38 - Homens são como equinos
"Existem tantas formas de amor quanto momentos no tempo".
— Jane Austin
Na manhã seguinte, ao despertar, Joan desceu da cama e fitou de esguelha a figura de Helen que se arrumava em frente ao espelho. A moça tentava mascarar os inchaços dos olhos com maquilhagem, mas tanto ela como Joan sabiam que nada poderia disfarçar que a moça havia chorado.
Sentindo-se momentaneamente culpada, Joan começou a se trocar em silêncio, respeitando o sofrimento de sua parceira de quarto. Sabia que qualquer conversa que iniciasse, pioraria a situação. Sentiu pena da jovem por estar noiva de Albert. Ele era um homem de coração amargurado que amava apenas a si próprio.
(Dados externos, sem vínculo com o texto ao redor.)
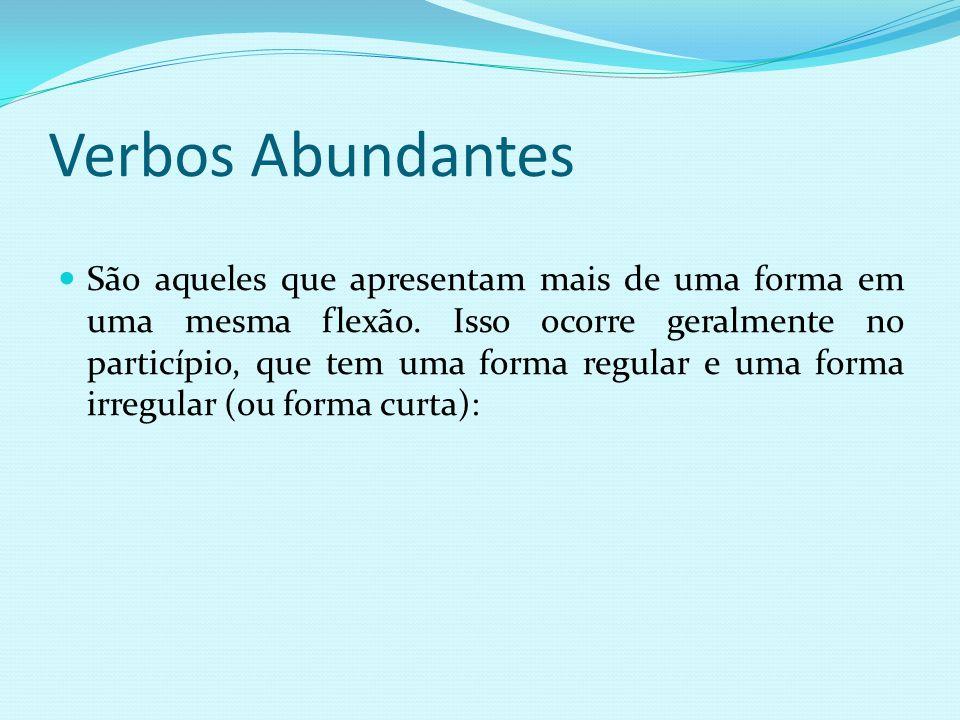 Verbos Abundantes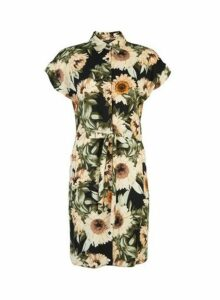 Womens Multi Colour Sunflower Print Shirt Dress- Black, Black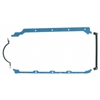 Fel-Pro BBC Multi-Piece Oil Pan Gasket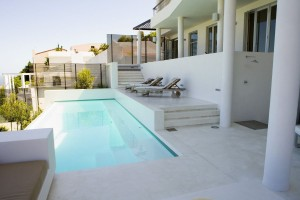 Pool & Spa Service Care and Repairs Bradbury, CA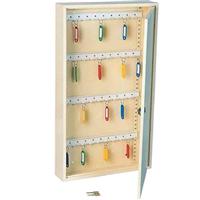 Armoire à clé murale fermeture à barillet Decayeux pour 50 clés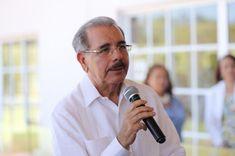 Danilo Medina Visita Provincia De Puerto Plata Y Se Compromete Con Terminar Punta Catalina
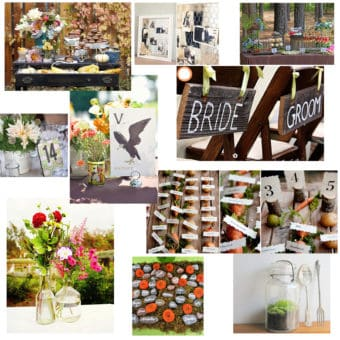 Creative Reception Decorations for Weddings, The Big Wedding Store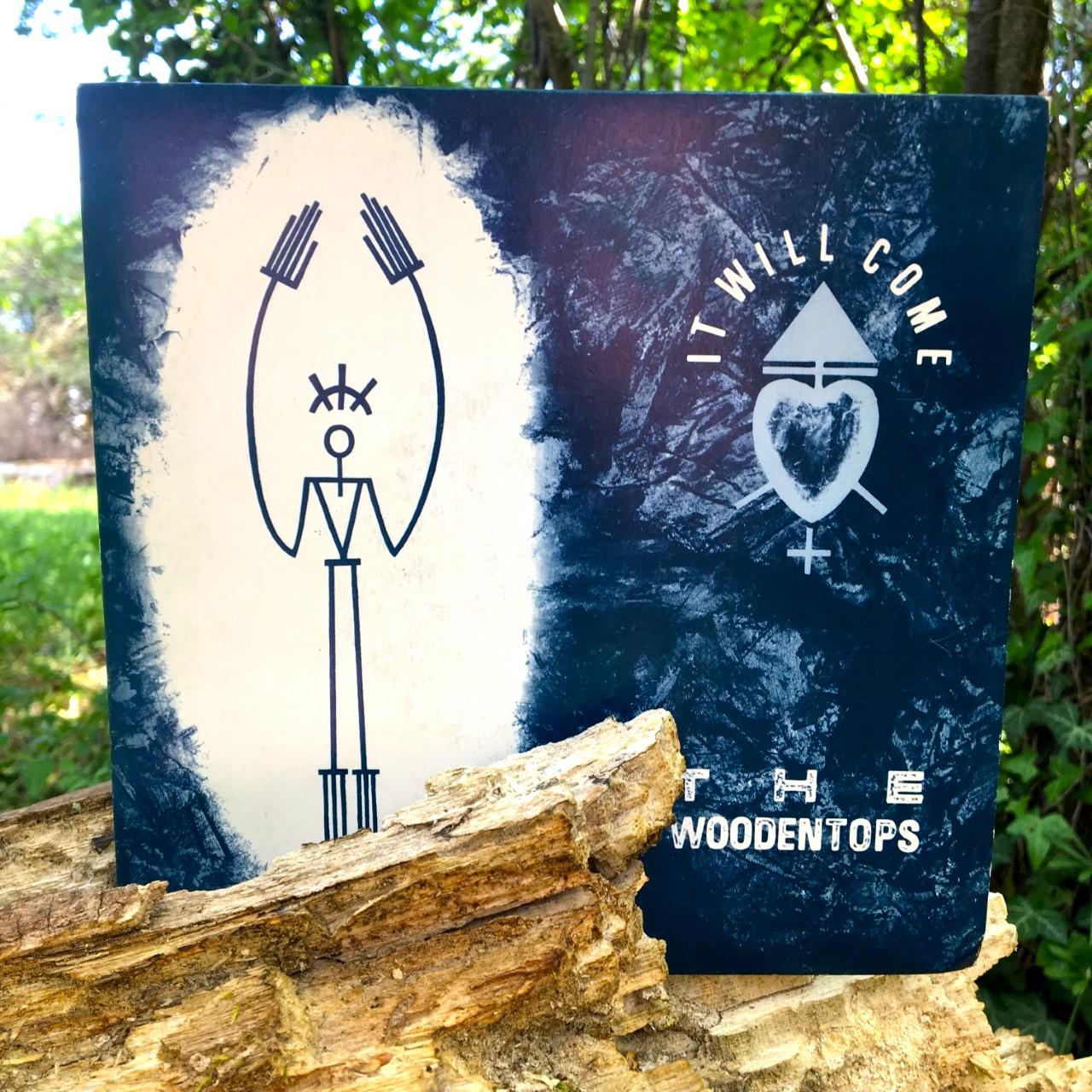 The Woodentops, âge tendre et têtes de bois.
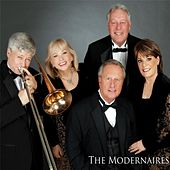 Play & Download Come Out Swingin'! (feat. Jimmy Stephens, Scott Whitfield, Julie Dickinson, Ginger Berglund & Joe Croyle) by The Modernaires | Napster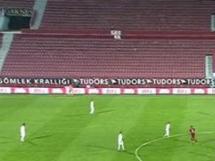 Trabzonspor 3:1 Eskisehirspor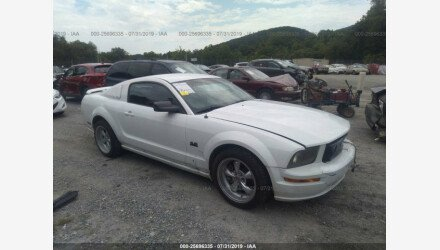 2006 Ford Mustang GT Coupe for sale 101192582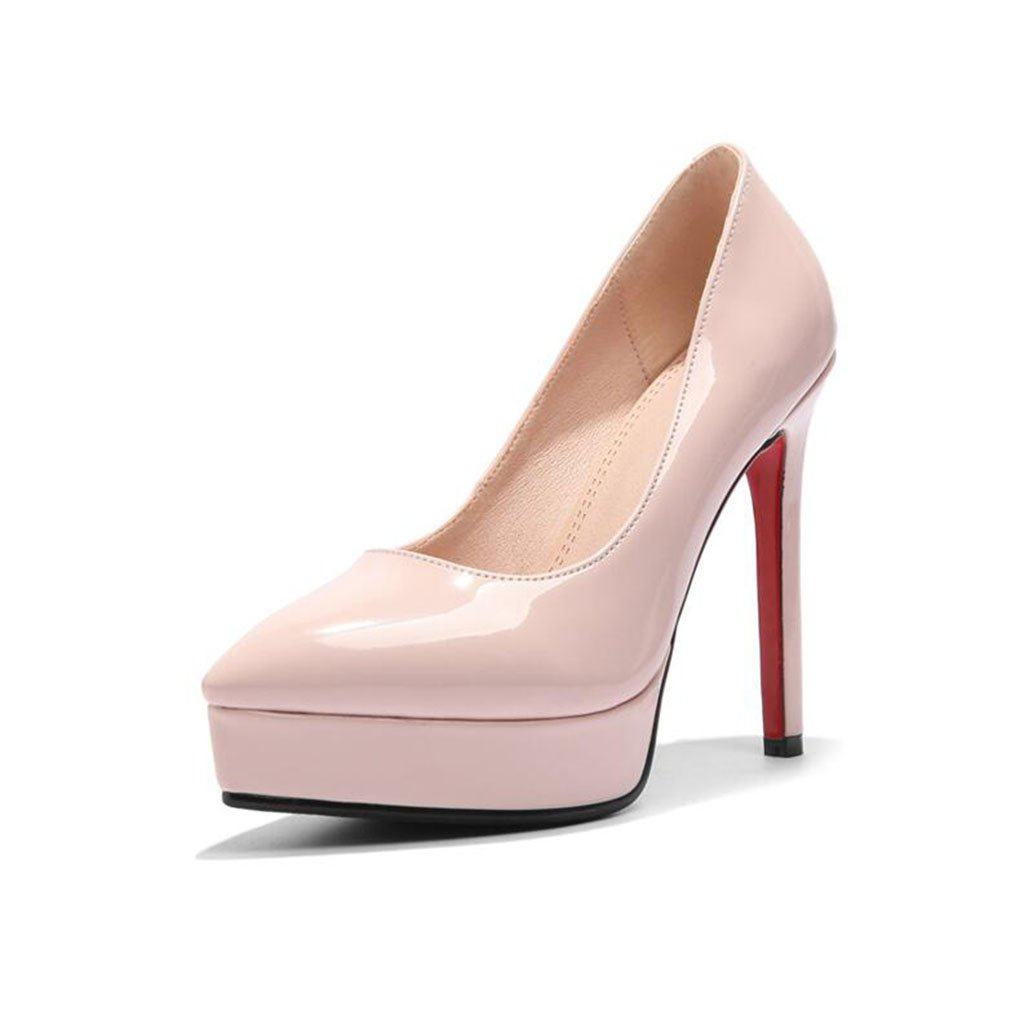 XUERUI Frau High Heels Stilettos Sexy Schön Passen 12cm Absatz (Farbe : Pink, größe : EU37/UK4.5-5/CN37)  EU37/UK4.5-5/CN37|Pink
Joan devia advertir Helen que se casar com conde era um erro, porém, ela não era a melhor pessoa para conceder tal conselho, visto que, em um passado distante, também fora vítima do charme convincente de lorde Davies.
Sem proferir quaisquer palavras, ambas se ajeitaram para o desjejum. Helena saiu primeiro, Joan pegou o envelope que guardara sob o travesseiro e deixou o quarto logo a seguir.
No corredor, encontrou um dos empregados da casa e pediu um favor:
— Preciso que entregue esse bilhete ao lorde Albert Davies, assim que eu tomar o meu lugar na mesa, com total discrição. — Entregou o envelope ao homem que assentiu concordando.
Então ela desceu as escadas, sorrindo, chegou à sala de refeições no momento certo, ocupou o assento ao lado de seu amigo Russel e aguardou pela reação de Albert ao ler a réplica que escrevera.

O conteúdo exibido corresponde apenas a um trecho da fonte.